**Problem details**
Copy out word for word the lines starting at the one that contains "this 500×332 image." and ending with the one that contains "pavement crack [420, 284, 498, 330]", including both of those lines.

**Recorded data**
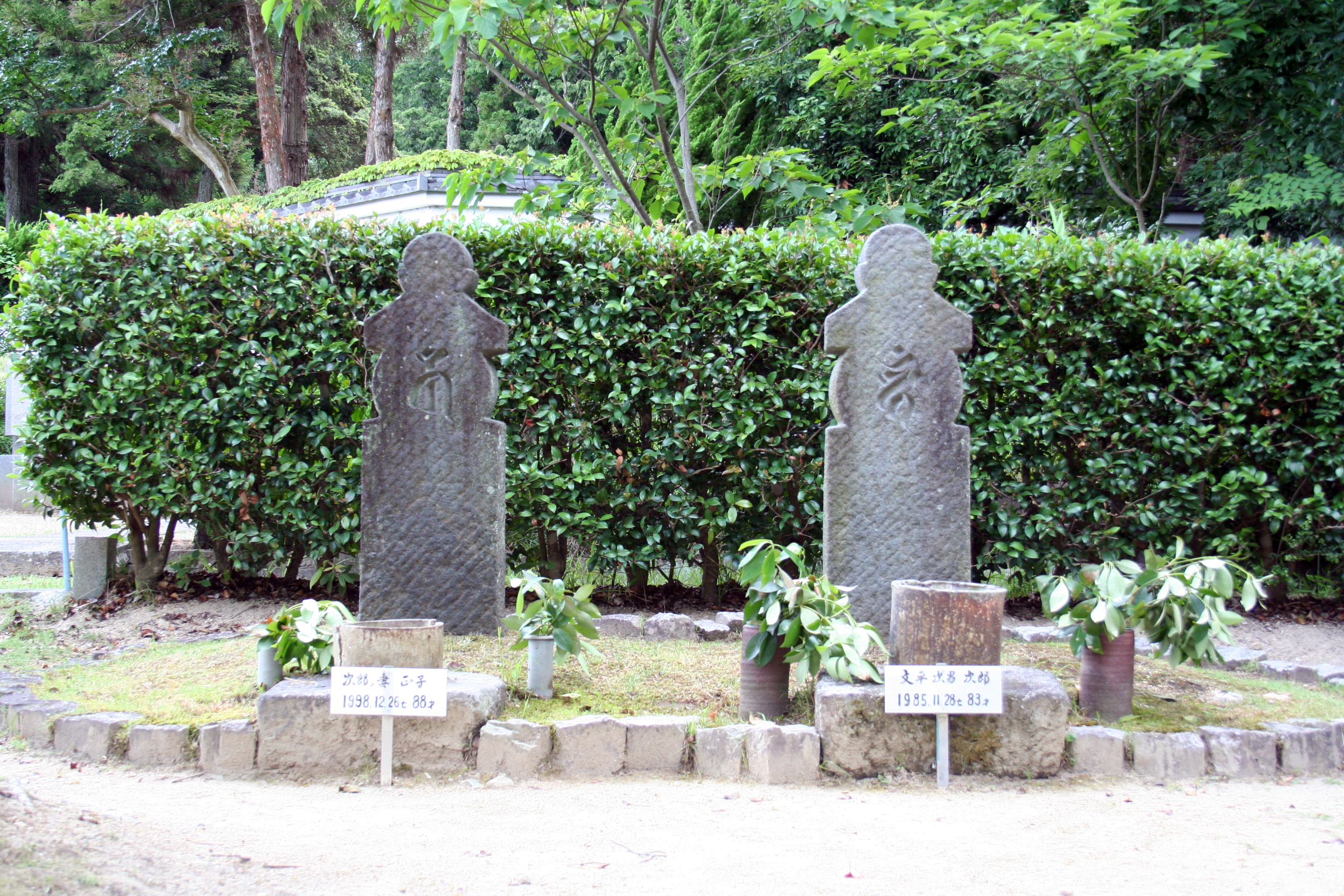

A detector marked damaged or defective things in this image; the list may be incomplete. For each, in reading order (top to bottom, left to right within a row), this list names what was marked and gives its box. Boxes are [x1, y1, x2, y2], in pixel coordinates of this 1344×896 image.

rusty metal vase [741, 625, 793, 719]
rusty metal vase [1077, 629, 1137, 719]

...

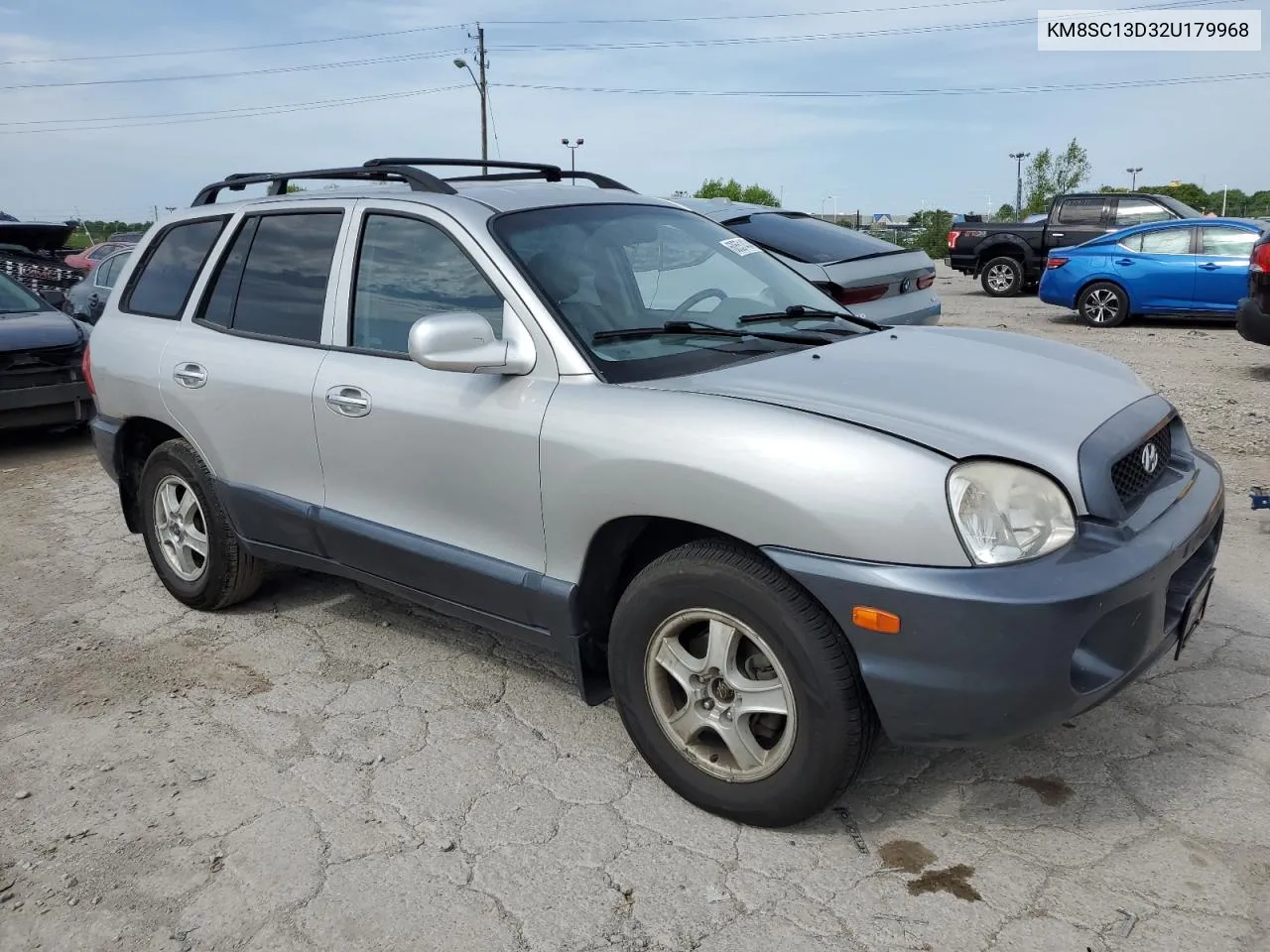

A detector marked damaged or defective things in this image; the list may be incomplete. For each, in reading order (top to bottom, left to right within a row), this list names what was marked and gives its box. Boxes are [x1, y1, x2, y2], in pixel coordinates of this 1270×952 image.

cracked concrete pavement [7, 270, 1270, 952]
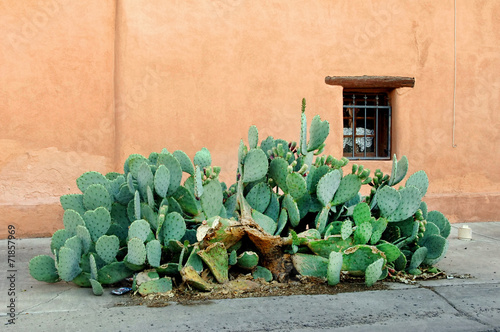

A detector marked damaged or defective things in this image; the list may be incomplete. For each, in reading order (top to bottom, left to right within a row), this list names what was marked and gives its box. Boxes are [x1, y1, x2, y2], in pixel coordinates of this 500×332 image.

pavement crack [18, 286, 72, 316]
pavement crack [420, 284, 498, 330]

**Correct result**
A detector marked damaged or defective things in this image; the list may be incomplete. For each, in reading order (top to bottom, left to right within a row), this list names what was marked and gives its box. Boxes are [x1, y1, x2, y2], in pixel coordinates of this 500×332 image.

pavement crack [18, 286, 72, 316]
pavement crack [420, 284, 498, 330]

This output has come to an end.